Spatial question entries:

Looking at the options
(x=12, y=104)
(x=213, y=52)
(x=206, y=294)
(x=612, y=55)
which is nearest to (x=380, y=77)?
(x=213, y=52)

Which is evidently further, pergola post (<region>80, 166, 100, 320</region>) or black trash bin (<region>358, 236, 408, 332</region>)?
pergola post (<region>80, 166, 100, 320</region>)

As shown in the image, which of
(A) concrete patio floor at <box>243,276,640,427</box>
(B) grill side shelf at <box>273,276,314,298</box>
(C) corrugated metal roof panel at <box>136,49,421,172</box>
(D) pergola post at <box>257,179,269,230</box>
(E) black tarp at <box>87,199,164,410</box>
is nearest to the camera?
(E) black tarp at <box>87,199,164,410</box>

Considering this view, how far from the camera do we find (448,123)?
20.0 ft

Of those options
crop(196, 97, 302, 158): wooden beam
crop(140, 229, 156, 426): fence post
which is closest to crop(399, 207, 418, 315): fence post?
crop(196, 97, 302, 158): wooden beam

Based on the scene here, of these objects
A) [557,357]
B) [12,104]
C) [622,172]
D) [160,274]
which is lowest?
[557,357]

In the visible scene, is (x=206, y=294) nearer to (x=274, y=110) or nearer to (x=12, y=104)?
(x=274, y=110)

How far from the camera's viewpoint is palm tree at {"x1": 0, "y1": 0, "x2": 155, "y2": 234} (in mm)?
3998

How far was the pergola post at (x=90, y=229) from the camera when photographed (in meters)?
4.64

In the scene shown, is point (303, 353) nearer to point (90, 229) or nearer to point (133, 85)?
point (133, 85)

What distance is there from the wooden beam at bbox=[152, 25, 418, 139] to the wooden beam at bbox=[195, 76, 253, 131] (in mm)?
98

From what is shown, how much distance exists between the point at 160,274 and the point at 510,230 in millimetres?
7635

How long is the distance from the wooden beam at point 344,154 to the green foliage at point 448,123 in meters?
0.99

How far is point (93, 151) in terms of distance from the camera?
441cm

**BRIEF**
Quote all of the material above verbatim, from the first line to the last.

**REPLY**
Looking at the options
(x=12, y=104)
(x=213, y=52)
(x=206, y=294)
(x=612, y=55)
which is nearest to (x=380, y=77)?
(x=213, y=52)

Which is evidently further, pergola post (<region>80, 166, 100, 320</region>) or black trash bin (<region>358, 236, 408, 332</region>)?
pergola post (<region>80, 166, 100, 320</region>)

As shown in the image, which of
(A) concrete patio floor at <box>243,276,640,427</box>
(B) grill side shelf at <box>273,276,314,298</box>
(C) corrugated metal roof panel at <box>136,49,421,172</box>
(D) pergola post at <box>257,179,269,230</box>
(E) black tarp at <box>87,199,164,410</box>
is nearest to the camera?
(E) black tarp at <box>87,199,164,410</box>

Considering this view, how far from the camera do we find (448,123)?
20.0 ft

Of those options
crop(196, 97, 302, 158): wooden beam
crop(140, 229, 156, 426): fence post
which is closest to crop(399, 207, 418, 315): fence post?
crop(196, 97, 302, 158): wooden beam

Based on the scene here, of these objects
A) [557,357]
B) [12,104]
C) [622,172]
D) [160,274]
which is lowest?
[557,357]

In the visible scene, is (x=206, y=294) nearer to (x=274, y=110) or nearer to (x=12, y=104)?
(x=274, y=110)

How far from the camera's viewpoint is palm tree at {"x1": 0, "y1": 0, "x2": 155, "y2": 234} (in mm)?
3998

How far was the pergola post at (x=90, y=229) from the camera when photographed (in meters)?
4.64

In the scene shown, is point (303, 353) nearer to point (90, 229) or nearer to point (133, 85)?
point (133, 85)

What distance is there from the wooden beam at bbox=[152, 25, 418, 139] to the wooden beam at bbox=[195, 76, 253, 131] (in mm)?
98

From what is shown, how much distance exists between the point at 160,274 and the point at 510,230 in millimetres?
7635

How long is the distance from the wooden beam at point 344,154 to the green foliage at point 448,123 in meters?
0.99

How far is point (93, 151) in terms of distance from the camera?
441cm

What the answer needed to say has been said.